_Entries taken from a collection_.

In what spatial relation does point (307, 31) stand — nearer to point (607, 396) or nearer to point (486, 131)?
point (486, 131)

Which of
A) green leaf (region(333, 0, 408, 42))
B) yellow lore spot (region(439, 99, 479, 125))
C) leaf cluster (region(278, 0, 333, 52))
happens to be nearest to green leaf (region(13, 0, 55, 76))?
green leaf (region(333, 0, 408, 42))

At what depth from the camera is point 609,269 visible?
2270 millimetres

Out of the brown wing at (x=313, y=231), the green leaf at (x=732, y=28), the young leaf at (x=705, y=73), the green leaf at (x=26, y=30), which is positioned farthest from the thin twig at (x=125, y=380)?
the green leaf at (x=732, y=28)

---

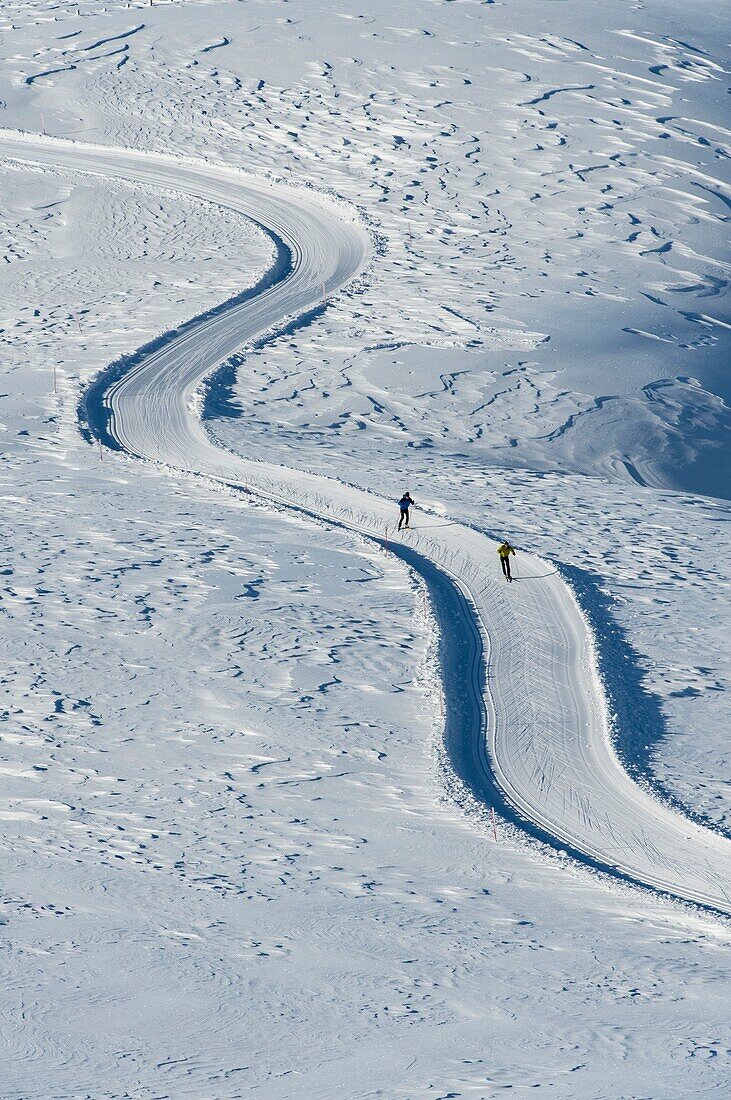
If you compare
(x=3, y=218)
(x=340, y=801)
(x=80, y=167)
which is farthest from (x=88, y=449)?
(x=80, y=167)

--

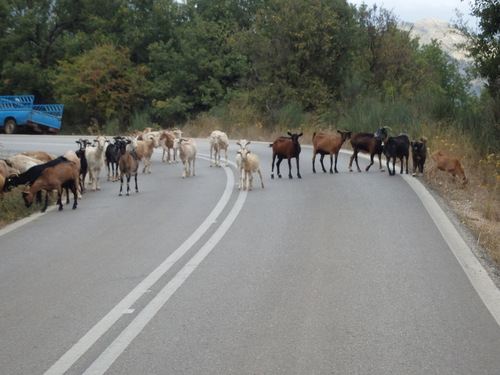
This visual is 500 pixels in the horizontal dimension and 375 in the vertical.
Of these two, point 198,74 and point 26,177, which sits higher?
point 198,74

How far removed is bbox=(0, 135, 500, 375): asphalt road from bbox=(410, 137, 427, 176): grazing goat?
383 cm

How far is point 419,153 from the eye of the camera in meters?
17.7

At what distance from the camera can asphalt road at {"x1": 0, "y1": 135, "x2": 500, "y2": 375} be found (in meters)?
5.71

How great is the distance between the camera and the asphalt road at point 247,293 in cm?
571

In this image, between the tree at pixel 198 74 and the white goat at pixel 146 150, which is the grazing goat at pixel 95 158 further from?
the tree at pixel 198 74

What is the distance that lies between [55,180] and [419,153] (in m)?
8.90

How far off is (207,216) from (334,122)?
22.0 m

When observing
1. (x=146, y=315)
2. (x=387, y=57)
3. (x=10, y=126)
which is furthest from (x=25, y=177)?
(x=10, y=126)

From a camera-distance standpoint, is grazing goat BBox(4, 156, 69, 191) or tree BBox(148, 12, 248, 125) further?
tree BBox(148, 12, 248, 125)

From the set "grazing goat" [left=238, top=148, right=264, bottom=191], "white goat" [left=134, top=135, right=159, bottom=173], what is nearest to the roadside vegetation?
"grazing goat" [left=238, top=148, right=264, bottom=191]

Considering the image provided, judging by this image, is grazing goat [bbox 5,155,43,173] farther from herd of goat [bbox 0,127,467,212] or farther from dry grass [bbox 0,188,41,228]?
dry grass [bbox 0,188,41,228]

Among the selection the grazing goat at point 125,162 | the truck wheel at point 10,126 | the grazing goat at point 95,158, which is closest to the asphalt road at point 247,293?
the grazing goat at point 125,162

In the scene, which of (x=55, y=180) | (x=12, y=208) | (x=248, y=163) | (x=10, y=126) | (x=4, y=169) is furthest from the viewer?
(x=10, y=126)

_THE REQUEST_. Write out the rows above word for word, from the line with "In what spatial" to the line with "2270 millimetres", including both of those lines.

_FULL ANSWER_.
In what spatial relation does point (307, 31) stand — nearer to point (607, 396) or nearer to point (486, 131)?
point (486, 131)

Which of
A) green leaf (region(333, 0, 408, 42))
B) yellow lore spot (region(439, 99, 479, 125))
C) leaf cluster (region(278, 0, 333, 52))
happens to be nearest to green leaf (region(13, 0, 55, 76))?
green leaf (region(333, 0, 408, 42))

At what depth from the camera is point 609,269 visible?
2270 millimetres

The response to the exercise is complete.